┌─ DATASET RECORDS
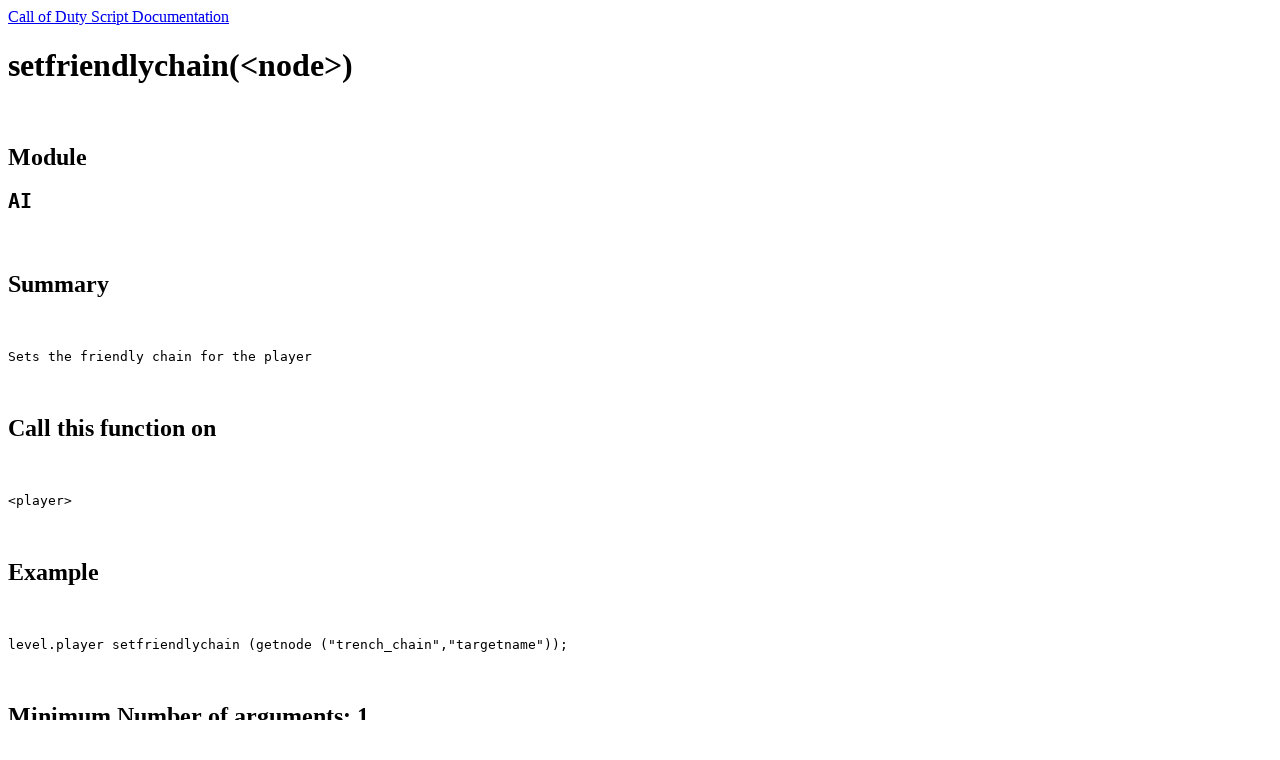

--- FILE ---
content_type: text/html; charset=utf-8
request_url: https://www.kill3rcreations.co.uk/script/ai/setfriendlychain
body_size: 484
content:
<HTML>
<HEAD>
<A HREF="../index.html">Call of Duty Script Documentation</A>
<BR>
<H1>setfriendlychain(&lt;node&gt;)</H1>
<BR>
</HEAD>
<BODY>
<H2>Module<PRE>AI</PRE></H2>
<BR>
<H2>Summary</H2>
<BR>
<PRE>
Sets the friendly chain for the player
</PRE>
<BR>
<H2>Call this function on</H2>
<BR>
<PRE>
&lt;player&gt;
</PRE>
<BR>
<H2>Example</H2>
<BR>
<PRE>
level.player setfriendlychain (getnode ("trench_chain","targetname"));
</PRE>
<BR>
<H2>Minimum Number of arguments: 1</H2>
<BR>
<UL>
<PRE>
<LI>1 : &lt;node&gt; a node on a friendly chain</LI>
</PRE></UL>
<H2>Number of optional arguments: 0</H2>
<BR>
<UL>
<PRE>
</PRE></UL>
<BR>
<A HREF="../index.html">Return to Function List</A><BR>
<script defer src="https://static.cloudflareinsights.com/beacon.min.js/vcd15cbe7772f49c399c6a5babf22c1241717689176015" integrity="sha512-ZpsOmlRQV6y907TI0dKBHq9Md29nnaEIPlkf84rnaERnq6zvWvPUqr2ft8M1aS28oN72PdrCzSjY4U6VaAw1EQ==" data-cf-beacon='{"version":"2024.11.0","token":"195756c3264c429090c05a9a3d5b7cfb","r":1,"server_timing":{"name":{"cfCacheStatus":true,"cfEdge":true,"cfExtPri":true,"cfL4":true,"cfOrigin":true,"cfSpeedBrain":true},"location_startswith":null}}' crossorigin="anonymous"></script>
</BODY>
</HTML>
└─
For the word "index", find all matching lines in the entries above and copy them out.

<A HREF="../index.html">Call of Duty Script Documentation</A>
<A HREF="../index.html">Return to Function List</A><BR>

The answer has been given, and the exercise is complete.